[Begin Records shown]

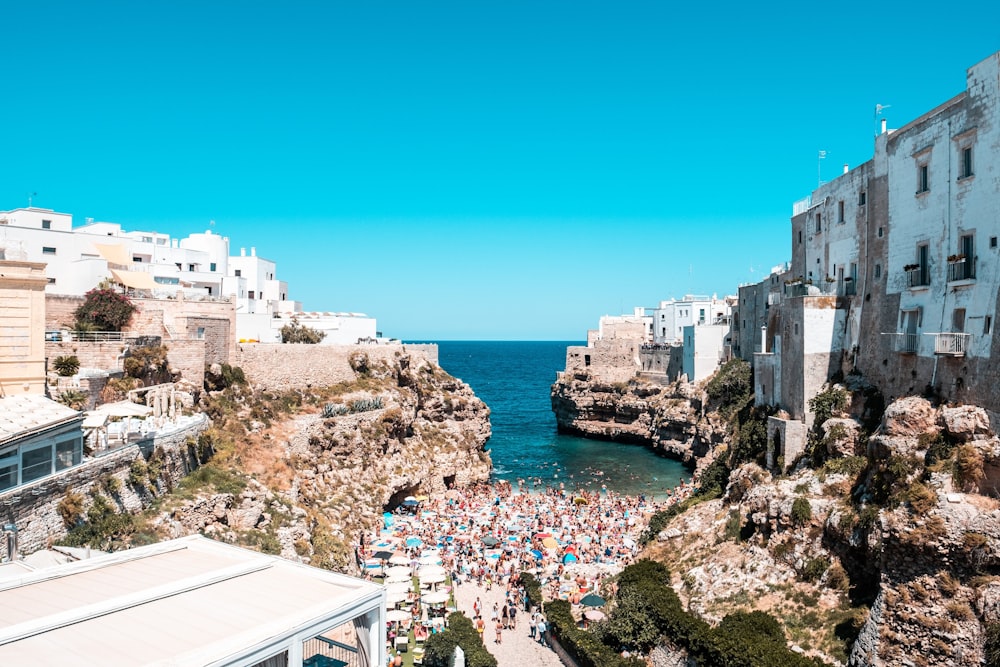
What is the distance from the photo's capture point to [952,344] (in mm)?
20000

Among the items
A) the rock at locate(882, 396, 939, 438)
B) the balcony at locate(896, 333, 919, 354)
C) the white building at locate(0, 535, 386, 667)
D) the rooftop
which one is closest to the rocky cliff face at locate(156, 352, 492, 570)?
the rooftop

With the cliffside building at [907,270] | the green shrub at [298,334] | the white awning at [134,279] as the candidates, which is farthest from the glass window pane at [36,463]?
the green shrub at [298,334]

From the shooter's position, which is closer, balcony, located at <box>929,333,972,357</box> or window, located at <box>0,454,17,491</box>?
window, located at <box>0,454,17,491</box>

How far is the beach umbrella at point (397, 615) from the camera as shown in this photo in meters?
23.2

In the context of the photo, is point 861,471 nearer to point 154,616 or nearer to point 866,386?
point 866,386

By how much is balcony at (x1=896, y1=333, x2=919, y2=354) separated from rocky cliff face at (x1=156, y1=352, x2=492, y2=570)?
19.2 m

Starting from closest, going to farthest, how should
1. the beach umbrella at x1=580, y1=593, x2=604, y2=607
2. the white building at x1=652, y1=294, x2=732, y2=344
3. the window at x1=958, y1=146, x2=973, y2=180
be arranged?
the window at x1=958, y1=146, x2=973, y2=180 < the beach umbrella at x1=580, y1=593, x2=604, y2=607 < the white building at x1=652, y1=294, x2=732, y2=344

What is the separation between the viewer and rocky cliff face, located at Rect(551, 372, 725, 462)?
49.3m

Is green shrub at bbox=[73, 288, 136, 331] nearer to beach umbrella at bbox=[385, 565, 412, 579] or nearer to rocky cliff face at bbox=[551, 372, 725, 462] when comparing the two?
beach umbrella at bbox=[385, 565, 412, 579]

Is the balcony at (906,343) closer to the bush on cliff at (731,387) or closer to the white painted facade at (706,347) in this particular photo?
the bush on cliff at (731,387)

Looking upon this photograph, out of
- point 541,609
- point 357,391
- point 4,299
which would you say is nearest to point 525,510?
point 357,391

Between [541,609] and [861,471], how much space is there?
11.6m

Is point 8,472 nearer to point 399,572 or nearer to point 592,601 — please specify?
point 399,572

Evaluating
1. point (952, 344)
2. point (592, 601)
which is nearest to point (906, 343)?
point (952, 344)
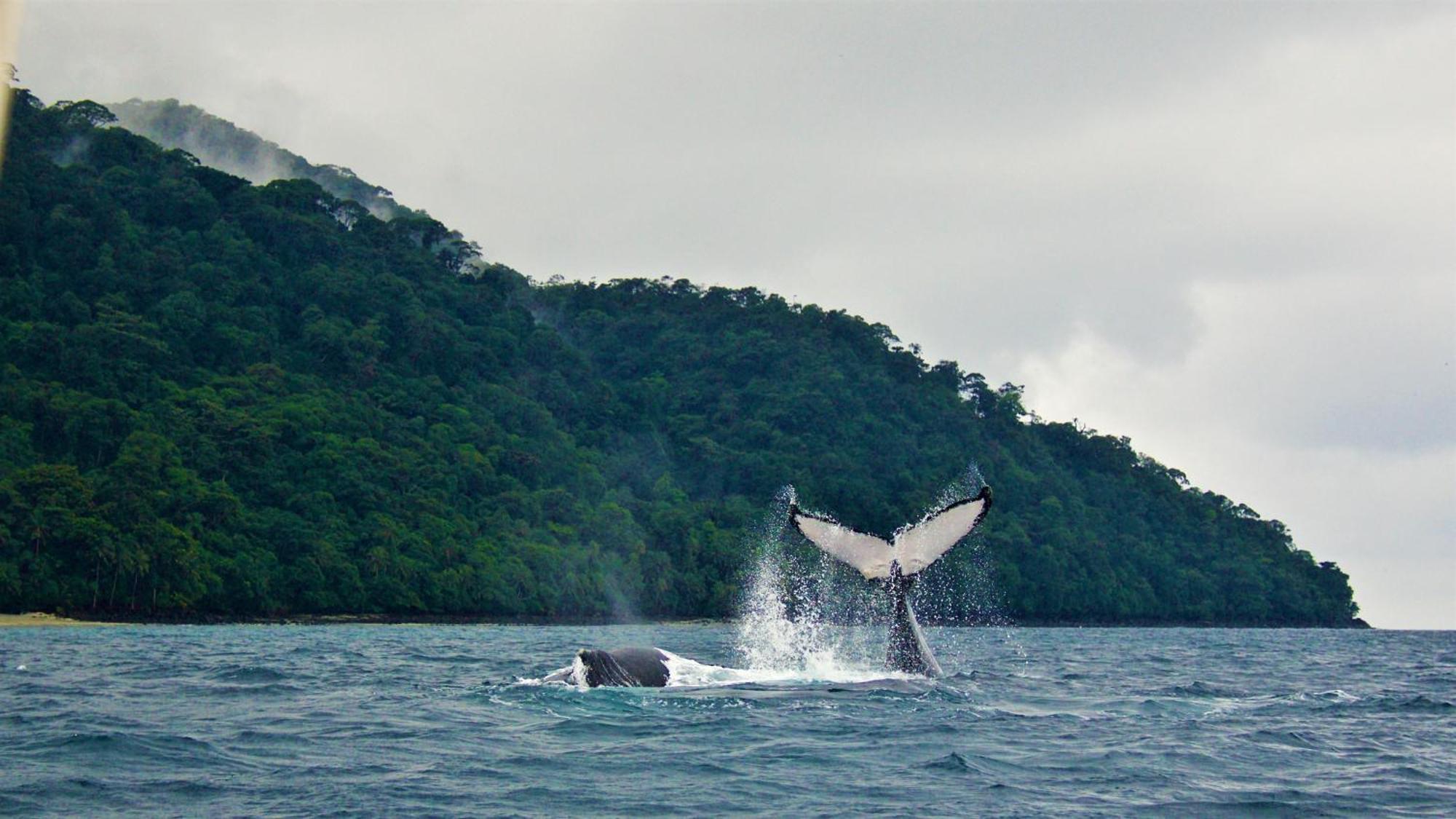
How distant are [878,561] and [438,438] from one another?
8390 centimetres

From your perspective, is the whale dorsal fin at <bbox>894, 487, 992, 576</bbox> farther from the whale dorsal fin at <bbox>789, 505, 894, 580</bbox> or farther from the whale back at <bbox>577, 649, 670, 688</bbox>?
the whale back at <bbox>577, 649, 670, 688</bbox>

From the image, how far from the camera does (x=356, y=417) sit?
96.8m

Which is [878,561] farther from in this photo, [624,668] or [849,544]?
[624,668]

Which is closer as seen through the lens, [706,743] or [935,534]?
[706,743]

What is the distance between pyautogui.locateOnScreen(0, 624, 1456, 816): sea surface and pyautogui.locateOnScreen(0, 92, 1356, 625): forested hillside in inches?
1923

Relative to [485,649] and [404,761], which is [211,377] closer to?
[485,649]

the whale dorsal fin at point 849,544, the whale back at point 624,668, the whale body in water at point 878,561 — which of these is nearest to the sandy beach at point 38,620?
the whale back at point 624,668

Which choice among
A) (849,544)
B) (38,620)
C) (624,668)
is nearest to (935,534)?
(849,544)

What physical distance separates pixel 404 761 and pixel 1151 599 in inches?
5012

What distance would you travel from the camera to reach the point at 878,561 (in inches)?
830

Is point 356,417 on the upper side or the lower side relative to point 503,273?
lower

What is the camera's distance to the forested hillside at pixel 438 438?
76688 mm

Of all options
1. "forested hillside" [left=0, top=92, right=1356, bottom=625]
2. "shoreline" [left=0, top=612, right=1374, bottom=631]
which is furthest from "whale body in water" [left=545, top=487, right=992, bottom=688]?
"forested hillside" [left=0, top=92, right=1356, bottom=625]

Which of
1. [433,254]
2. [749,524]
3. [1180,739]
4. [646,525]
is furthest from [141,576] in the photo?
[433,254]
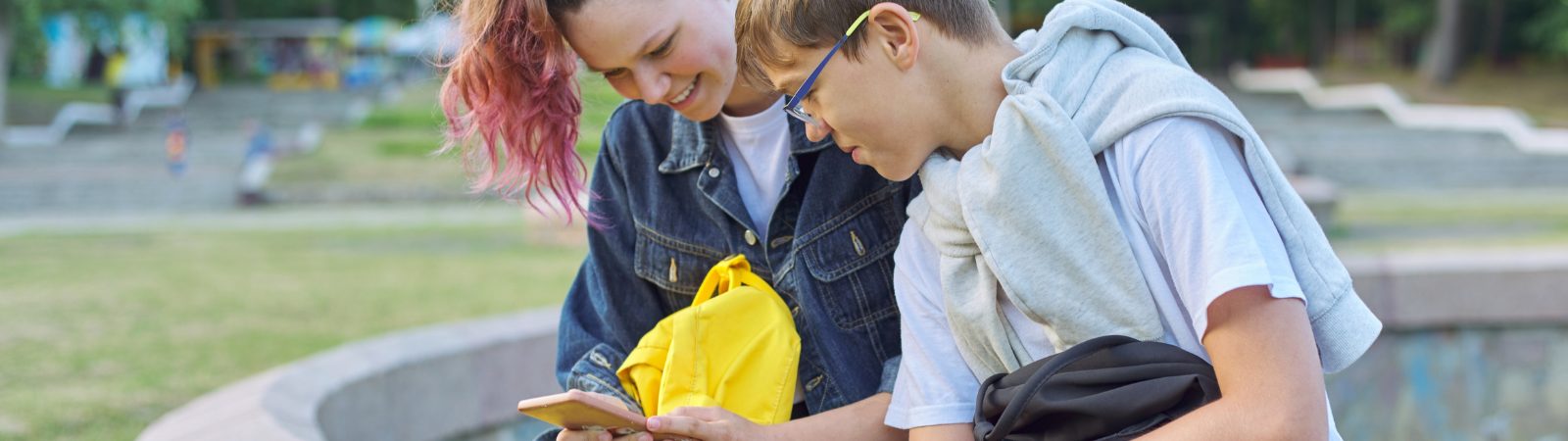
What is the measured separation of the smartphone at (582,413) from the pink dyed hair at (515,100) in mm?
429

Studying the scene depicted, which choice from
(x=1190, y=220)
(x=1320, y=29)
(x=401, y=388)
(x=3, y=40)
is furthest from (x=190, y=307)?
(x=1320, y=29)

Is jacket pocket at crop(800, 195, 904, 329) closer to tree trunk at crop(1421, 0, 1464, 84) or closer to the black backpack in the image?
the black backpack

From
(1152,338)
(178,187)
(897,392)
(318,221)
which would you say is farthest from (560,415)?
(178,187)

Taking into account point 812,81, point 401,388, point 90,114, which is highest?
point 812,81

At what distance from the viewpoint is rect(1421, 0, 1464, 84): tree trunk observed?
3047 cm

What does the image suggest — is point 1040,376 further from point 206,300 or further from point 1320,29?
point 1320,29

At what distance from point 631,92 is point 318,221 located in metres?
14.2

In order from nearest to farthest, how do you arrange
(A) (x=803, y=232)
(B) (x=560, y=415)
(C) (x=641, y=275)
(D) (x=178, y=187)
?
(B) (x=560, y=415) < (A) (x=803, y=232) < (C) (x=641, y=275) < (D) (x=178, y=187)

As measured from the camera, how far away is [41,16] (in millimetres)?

[End Records shown]

▶ [Objective] Rewrite the records from the line containing "Is jacket pocket" through the end of the records, inclusive, replacing "tree trunk" with "trunk of the tree" and leaving everything else unchanged.

▶ [Result for this exercise]
Is jacket pocket at crop(800, 195, 904, 329) closer to trunk of the tree at crop(1421, 0, 1464, 84) or closer to the black backpack in the image?
the black backpack

From
(1152,338)
(178,187)
(897,392)
(318,221)
which would you say is farthest from (560,415)?
(178,187)

Taking into account point 812,81, point 401,388, point 90,114, which is highest?
point 812,81

At what distance from the viewpoint is rect(1421, 0, 1464, 84): trunk of the tree observed?
3047 cm

What does the image suggest — is point 1040,376 further from point 206,300 or further from point 1320,29?
point 1320,29

At what distance from point 631,92 is point 318,221 located in metres?
14.2

In order from nearest to farthest, how do you arrange
(A) (x=803, y=232)
(B) (x=560, y=415)
(C) (x=641, y=275)
(D) (x=178, y=187)
?
(B) (x=560, y=415) < (A) (x=803, y=232) < (C) (x=641, y=275) < (D) (x=178, y=187)

As measured from the camera, how far away is [41,16] (in millimetres)?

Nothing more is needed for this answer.